* Document segment
☆ ☆ ☆ ☆ ☆ ☆ ☆
Good. I speed up. I am going back upstream through consecutive paragraphs of my manuscript. The chain of 35 ideas which I write here below corresponds to the reverted logical structure (i.e. from the end backstream to the beginning) of my manuscript. Here I go. Ideas listed below have numbers corresponding to their place in the manuscript. The higher the number, the later in the text the given idea is phrased out for the first time.

>> Idea 35: The market of labour, i.e. the way we organize for working, determines the way we use energy.

>> Idea 34: The way we work shapes technological change more than vice versa. Technologies and workstyles interact

>> Idea 33: The labour market offsets the loss of jobs in some sectors by the creation of jobs in other sectors, and thus the labour market accommodates the emergent technological change.

>> Idea 32: The basket of technologies we use determines the ways we use energy. work in itself is human effort, and that effort is functionally connected to the energy base of our society

>> Idea 31: Digital technologies seem to have a special function in mediating the connection between technological change and the labour market

>> Idea 30: the number of hours worked per person per year (AVH), the share of labour in the GNI (LABSH), and the indicator of human capital (HC) seem to make an axis of social change, both as input and as output of the collectively intelligent structure.
☆ ☆ ☆ ☆ ☆ ☆ ☆
* Task 1
Rewrite the stretch of the idea list from "Good. I speed" through "emergent technological change.", changing "manuscript" to "draft".
* Task 2
Answer these questions from the idea list.
(a) How many ideas make up the chain?
(b) According to Idea 35, what determines the way we use energy?
(c) Which three indicators does Idea 30 name?

* Source data
☆ ☆ ☆ ☆ ☆ ☆ ☆
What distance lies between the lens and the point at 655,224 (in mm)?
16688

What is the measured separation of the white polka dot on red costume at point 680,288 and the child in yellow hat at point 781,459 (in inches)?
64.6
☆ ☆ ☆ ☆ ☆ ☆ ☆
* Final answer 1
Good. I speed up. I am going back upstream through consecutive paragraphs of my draft. The chain of 35 ideas which I write here below corresponds to the reverted logical structure (i.e. from the end backstream to the beginning) of my draft. Here I go. Ideas listed below have numbers corresponding to their place in the draft. The higher the number, the later in the text the given idea is phrased out for the first time.

>> Idea 35: The market of labour, i.e. the way we organize for working, determines the way we use energy.

>> Idea 34: The way we work shapes technological change more than vice versa. Technologies and workstyles interact

>> Idea 33: The labour market offsets the loss of jobs in some sectors by the creation of jobs in other sectors, and thus the labour market accommodates the emergent technological change.

* Final answer 2
(a) 35.
(b) The market of labour, i.e. the way we organize for working.
(c) The number of hours worked per person per year (AVH), the share of labour in the GNI (LABSH), and the indicator of human capital (HC).